Start of SUPPLIED RECORDS

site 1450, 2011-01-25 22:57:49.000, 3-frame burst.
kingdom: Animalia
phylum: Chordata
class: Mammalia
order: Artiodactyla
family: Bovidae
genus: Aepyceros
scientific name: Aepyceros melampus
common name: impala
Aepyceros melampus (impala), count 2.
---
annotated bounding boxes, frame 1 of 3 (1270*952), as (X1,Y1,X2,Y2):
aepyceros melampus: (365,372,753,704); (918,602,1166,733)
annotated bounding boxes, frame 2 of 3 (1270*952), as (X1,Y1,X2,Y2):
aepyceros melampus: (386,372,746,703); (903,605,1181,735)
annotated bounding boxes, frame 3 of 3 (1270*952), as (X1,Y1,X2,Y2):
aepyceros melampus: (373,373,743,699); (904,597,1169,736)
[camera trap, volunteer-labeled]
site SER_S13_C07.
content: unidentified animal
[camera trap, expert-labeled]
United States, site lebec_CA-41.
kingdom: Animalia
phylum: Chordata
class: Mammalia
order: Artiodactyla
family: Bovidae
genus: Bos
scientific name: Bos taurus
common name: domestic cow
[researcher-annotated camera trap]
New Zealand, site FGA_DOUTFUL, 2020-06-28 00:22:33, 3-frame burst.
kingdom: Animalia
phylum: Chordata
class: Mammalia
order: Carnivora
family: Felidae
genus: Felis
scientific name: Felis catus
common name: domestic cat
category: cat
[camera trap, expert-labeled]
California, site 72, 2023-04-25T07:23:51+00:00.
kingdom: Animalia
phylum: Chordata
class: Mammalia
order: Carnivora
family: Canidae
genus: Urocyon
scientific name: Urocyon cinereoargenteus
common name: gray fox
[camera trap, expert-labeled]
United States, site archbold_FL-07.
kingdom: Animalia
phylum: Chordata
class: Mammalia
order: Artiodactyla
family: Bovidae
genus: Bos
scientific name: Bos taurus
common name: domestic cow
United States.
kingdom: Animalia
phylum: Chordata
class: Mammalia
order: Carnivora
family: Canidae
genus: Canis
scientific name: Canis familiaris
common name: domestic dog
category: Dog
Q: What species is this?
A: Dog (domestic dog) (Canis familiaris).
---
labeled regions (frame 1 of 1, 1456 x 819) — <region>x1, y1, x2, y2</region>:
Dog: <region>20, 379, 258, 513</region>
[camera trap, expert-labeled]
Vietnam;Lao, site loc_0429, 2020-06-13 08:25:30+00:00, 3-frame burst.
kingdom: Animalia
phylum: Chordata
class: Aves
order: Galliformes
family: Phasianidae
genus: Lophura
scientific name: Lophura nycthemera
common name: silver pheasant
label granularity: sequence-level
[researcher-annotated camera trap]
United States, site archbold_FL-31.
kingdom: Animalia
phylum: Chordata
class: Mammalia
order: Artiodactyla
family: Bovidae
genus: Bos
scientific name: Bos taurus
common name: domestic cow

End of SUPPLIED RECORDS

_TASK DETAILS_
Lines in the data above may contain the word "United"; count them and give only the number.

_SOLUTION FOR THIS TASK_
4